Logo Questions Linux Laravel Mysql Ubuntu Git Menu
 

Repa performance versus lists

Tags:

haskell

ghc

repa

In the Numeric Haskell Repa Tutorial Wiki, there is a passage that reads (for context):

10.1 Fusion, and why you need it

Repa depends critically on array fusion to achieve fast code. Fusion is a fancy name for the combination of inlining and code transformations performed by GHC when it compiles your program. The fusion process merges the array filling loops defined in the Repa library, with the "worker" functions that you write in your own module. If the fusion process fails, then the resulting program will be much slower than it needs to be, often 10x slower an equivalent program using plain Haskell lists. On the other hand, provided fusion works, the resulting code will run as fast as an equivalent cleanly written C program. Making fusion work is not hard once you understand what's going on.

The part that I don't understand is this:

"If the fusion process fails, then the resulting program will be much slower than it needs to be, often 10x slower an equivalent program using plain Haskell lists."

## Information provided

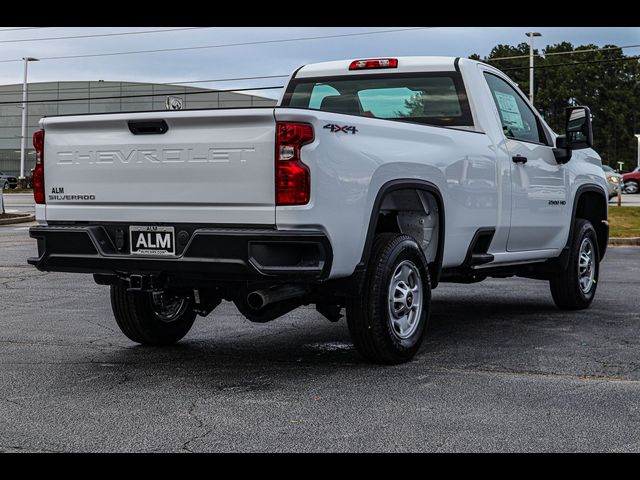 2025 Chevrolet Silverado 2500HD Work Truck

## Assignment A
In the Repa performance question, what does the quoted passage say the code will run as fast as when fusion works?
## Assignment B
List every tag attached to the Repa performance question.

## Answer section A
An equivalent cleanly written C program.

## Answer section B
haskell, ghc, repa